# 設問 1:
家康についての対談で、大河の主役と聞いた当時、滝田さんは何歳でしたか。

# 掲載本文:
· · · · · · ·

堀田 お寺には、どのくらい行かれていたんですか。
滝田 一週間ずつ、何度か通っていました。そこで修行僧たちと寝食を共にしながら、原作、シナリオ、資料を手元に置いて、勉強しました。竹千代(家康の幼名)はここで何を学んだのだろう。そのうち、2つほどこれがヒントかなと思うことがありました。
 1つは食事です。禅宗では、食事の前に五観(ごかん)の偈(げ)というお経をあげます。
 板の間に正座し、全員でお経を唱えてから「いただきます」と言って、白湯のようなうすいおかゆに、沢庵一枚の食事を大切に、大切に食べる。するとお米を育ててくれた農家の方、それをここまで運んでくれた方、料理人、水や太陽、大地…そういったものへの感謝が、自然と感じられるんですね。
 400年前、竹千代も僕らと同じように食事のたびにお経を唱えたはず。ということは、お百姓さんの労働や自然の恵みに対して、家康は心の底から「ありがとうございます」という気持ちを持っていただろうと思ったんです。

甘渋苦(かんじゅうく)3つそろって人生の味わい

堀田 苦労して、お寺で暮らすことによって、感謝の念を学んだんでしょうね。
滝田 深い感謝ですよね。でも、これだけじゃ家康はわからない。
 撮影も近くなってきて、これはいよいよダメかなと思ったときに、倉内松堂老師が庵に呼んで下さったんです。きっと僕が追い詰められているのを感じてらしたんでしょうね。どこで、誰が何を感じているか、みんなお見通しなのでしょう。煎茶を淹れて下さり、頂戴しましたら、杯ごとに驚くほど味が違うんです。
 「一杯目はあえて甘く入れるから『甘(かん)』、2杯目は渋く入れるから『渋(じゅう)』、3杯目は熱いお湯で苦く入れるから『苦(く)』。甘渋苦(かんじゅうく)、3つそろって人生の味わいというんだね」と、にこにこしながらおっしゃる。
堀田 人生そのものですね。辛苦に耐えたからこそ、最後に大きなことを成し得たんでしょうね。
滝田 2つ目は『苦しみ』です。家康の生涯は『苦』の連続。苦しみの一つ一つを乗り越えて、最後に平和を招来した。無様でも、不格好でも、必死で越えていくところに、家康の人生ドラマがある。アッと、頬を叩かれたような気がしました。
 僕は当時32歳、若かったので、大河の主役と聞いた瞬間に「かっこよくやりたい!」と思ってしまったんです。フィルターがかかって、澄んだ目で見られなくなってしまった。老師がそれをはずしてくれたんだと思います。
堀田 人の上に立つ人間には、若いころの経験や苦労が絶対に必要ですね。それが一番の薬になる。織田信長や、豊臣秀吉にしても、多くの人は、権力を持つと私利私欲に走ってしまう。でも、家康にはそれがないのですね。自分と同じ苦労をさせたくないという気持ちがトップにあれば、人はついてくる。そういった人が多くなれば、世界は平和になるのではないかと思います。

· · · · · · ·

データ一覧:
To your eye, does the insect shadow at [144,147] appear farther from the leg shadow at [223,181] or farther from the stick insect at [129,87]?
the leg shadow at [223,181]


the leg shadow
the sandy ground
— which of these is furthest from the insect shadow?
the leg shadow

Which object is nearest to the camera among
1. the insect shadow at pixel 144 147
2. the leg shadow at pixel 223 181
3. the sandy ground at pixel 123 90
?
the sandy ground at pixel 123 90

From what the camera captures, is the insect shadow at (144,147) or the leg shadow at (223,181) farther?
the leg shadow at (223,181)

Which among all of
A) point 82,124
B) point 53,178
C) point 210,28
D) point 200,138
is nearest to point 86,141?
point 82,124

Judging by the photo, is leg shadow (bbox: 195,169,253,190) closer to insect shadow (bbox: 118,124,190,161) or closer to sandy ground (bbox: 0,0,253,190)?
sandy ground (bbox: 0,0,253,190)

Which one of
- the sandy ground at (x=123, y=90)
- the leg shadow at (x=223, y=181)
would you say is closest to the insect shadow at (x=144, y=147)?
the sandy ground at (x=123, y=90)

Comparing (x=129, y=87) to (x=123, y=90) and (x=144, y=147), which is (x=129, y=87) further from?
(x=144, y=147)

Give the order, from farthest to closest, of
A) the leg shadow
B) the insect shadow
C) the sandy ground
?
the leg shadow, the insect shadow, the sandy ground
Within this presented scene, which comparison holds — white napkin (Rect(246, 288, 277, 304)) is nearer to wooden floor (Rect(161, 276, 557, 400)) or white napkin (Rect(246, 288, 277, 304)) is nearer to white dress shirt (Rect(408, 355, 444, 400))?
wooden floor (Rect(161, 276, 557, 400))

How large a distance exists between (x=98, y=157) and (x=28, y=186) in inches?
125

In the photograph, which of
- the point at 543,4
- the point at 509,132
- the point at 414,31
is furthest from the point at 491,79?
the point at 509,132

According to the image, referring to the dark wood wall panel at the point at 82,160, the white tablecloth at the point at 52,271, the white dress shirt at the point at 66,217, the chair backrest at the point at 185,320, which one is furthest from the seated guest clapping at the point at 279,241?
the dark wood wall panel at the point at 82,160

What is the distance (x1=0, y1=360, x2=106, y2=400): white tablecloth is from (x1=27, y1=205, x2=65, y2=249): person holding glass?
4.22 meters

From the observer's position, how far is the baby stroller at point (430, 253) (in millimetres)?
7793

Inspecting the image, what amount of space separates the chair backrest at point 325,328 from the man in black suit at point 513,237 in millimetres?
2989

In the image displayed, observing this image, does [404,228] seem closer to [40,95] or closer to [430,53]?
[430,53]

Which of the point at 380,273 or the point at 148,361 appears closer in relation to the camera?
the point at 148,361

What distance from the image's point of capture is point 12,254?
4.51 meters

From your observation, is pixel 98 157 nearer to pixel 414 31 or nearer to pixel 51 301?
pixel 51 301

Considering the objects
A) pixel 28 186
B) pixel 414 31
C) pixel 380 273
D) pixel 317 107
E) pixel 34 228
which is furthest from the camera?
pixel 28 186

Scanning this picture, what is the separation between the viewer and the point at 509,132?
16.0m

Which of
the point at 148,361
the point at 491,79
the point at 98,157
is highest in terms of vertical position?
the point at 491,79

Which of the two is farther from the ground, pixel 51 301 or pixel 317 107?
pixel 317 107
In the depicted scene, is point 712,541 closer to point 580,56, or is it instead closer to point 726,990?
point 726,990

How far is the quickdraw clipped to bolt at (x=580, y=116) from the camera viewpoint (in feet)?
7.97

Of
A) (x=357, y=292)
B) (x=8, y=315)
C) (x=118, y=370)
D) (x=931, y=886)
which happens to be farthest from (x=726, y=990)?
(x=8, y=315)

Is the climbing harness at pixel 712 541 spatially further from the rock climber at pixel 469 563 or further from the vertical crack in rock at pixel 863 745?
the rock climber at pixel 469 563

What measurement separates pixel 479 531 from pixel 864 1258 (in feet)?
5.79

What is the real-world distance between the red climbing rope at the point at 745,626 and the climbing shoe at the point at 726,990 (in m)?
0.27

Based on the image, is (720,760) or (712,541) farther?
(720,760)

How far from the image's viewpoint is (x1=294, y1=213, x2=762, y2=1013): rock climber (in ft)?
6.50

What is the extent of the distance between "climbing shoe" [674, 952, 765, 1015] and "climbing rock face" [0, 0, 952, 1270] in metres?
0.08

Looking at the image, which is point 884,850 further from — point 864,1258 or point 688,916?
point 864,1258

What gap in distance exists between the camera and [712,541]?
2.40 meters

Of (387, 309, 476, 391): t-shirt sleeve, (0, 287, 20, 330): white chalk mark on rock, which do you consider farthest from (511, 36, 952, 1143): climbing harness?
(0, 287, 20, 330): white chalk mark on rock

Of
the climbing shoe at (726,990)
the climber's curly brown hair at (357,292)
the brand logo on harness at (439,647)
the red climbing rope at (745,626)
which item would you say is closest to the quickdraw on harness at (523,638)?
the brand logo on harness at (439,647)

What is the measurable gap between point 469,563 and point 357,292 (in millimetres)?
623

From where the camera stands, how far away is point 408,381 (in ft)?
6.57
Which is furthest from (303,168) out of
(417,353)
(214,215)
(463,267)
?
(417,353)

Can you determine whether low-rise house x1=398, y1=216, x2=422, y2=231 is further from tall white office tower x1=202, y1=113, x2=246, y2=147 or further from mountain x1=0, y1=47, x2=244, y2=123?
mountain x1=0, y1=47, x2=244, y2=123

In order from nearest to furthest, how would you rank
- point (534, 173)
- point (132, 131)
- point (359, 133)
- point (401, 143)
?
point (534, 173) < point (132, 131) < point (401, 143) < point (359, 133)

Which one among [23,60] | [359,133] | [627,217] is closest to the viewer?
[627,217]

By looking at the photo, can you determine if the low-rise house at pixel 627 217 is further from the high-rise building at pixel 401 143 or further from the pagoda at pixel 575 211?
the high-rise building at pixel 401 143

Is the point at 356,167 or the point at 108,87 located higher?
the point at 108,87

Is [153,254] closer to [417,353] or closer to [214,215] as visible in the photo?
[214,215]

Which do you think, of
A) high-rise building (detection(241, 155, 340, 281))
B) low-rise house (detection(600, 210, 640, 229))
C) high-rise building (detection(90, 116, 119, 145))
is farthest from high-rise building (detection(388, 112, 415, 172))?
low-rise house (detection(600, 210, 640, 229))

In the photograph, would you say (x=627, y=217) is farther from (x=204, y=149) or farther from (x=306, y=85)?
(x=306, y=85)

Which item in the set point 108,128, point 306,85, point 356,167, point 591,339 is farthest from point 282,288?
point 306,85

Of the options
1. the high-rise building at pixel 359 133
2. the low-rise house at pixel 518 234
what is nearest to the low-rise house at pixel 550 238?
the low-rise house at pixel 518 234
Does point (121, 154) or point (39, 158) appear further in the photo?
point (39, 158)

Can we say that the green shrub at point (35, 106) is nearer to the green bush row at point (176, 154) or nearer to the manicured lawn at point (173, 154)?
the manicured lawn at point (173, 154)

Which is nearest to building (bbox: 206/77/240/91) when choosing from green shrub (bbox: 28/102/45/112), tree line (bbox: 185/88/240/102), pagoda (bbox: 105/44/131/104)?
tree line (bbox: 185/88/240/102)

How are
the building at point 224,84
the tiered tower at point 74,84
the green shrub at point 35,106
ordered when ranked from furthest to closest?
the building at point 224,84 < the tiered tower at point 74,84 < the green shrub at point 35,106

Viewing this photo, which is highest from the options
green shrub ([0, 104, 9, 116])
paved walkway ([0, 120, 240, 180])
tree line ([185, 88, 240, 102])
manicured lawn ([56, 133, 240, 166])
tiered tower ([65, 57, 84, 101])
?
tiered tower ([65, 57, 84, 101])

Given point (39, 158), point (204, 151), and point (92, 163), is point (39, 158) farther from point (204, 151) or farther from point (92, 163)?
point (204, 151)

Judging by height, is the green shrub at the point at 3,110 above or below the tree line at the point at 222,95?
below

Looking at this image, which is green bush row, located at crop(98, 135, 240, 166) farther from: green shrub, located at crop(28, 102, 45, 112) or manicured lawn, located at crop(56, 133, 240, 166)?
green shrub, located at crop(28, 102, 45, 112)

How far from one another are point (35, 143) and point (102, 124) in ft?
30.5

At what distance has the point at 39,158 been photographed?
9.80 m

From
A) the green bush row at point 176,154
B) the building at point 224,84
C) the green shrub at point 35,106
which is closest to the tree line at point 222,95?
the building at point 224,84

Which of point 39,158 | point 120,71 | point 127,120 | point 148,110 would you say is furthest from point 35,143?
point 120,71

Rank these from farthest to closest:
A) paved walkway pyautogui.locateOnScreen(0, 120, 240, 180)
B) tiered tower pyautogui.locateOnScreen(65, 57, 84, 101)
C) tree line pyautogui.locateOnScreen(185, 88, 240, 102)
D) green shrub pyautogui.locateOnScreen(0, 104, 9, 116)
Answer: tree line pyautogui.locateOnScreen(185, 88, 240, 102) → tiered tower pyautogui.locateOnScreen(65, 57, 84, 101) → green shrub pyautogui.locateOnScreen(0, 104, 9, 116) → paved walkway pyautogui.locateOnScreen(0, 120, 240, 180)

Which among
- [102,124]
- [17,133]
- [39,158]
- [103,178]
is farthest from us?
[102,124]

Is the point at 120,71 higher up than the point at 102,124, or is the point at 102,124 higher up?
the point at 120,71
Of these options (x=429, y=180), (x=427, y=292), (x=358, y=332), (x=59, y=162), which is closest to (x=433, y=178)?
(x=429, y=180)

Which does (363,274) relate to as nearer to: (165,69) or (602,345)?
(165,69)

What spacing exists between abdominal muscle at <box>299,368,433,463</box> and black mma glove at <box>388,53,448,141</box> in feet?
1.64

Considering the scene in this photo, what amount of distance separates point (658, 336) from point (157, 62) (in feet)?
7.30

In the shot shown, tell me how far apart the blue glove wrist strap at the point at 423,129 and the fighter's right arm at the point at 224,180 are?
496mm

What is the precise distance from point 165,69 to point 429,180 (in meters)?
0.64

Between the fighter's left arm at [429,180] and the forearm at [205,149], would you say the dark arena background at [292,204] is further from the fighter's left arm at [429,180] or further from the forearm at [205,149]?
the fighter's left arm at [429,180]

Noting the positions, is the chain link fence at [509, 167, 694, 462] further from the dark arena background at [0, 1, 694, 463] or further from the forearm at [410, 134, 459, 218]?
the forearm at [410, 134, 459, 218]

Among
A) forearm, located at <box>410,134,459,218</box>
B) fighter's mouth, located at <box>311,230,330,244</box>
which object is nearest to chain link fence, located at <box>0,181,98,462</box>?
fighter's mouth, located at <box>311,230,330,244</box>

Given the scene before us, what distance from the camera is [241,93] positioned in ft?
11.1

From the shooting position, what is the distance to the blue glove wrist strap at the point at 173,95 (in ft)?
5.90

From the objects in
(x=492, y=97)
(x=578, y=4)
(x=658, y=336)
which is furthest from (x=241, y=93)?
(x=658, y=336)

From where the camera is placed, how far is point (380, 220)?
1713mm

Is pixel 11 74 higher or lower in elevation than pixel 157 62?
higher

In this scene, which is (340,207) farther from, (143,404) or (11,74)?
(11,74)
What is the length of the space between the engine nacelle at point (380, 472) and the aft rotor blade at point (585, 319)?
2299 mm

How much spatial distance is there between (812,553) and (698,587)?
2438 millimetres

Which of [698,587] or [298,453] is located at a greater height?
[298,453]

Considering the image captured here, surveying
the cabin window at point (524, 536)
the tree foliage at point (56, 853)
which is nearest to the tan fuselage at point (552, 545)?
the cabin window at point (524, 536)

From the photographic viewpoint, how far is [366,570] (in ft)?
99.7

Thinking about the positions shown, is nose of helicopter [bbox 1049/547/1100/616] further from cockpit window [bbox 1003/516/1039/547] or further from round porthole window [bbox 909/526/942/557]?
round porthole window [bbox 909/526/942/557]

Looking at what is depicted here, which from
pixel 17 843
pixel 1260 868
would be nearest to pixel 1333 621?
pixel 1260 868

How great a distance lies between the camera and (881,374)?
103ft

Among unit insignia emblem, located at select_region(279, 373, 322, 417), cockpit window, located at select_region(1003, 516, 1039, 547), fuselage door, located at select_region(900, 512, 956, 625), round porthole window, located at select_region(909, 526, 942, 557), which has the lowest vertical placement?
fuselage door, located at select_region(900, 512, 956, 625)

· · · · · · ·

# 設問 2:
データ一覧の行を、「From your observation, is」を含む行から書き始め、「2.40 meters」を含む行で止めて示してください。その際「separation」を「distance」に変え、ほかは一切変えないでください。

# 正解 1:
32歳でした。

# 正解 2:
From your observation, is pixel 98 157 nearer to pixel 414 31 or nearer to pixel 51 301?
pixel 51 301

Considering the objects
A) pixel 28 186
B) pixel 414 31
C) pixel 380 273
D) pixel 317 107
E) pixel 34 228
which is furthest from the camera?
pixel 28 186

Scanning this picture, what is the distance between the viewer and the point at 509,132?
16.0m

Which of
the point at 148,361
the point at 491,79
the point at 98,157
is highest in terms of vertical position?
the point at 491,79

Which of the two is farther from the ground, pixel 51 301 or pixel 317 107?
pixel 317 107
In the depicted scene, is point 712,541 closer to point 580,56, or is it instead closer to point 726,990?
point 726,990

How far is the quickdraw clipped to bolt at (x=580, y=116) from the camera viewpoint (in feet)?
7.97

Of
A) (x=357, y=292)
B) (x=8, y=315)
C) (x=118, y=370)
D) (x=931, y=886)
which happens to be farthest from (x=726, y=990)?
(x=8, y=315)

Is the climbing harness at pixel 712 541 spatially further from the rock climber at pixel 469 563 or further from the vertical crack in rock at pixel 863 745?
the rock climber at pixel 469 563

What measurement separates pixel 479 531 from pixel 864 1258 (in feet)?
5.79

What is the real-world distance between the red climbing rope at the point at 745,626 and the climbing shoe at the point at 726,990 (in m)?
0.27

Based on the image, is (720,760) or (712,541) farther?
(720,760)

How far from the image's viewpoint is (x1=294, y1=213, x2=762, y2=1013): rock climber (in ft)?
6.50

What is the extent of the distance between "climbing shoe" [674, 952, 765, 1015] and "climbing rock face" [0, 0, 952, 1270] in metres?
0.08

Looking at the image, which is point 884,850 further from — point 864,1258 or point 688,916?
point 864,1258

What gap in distance exists between the camera and [712,541]?
2.40 meters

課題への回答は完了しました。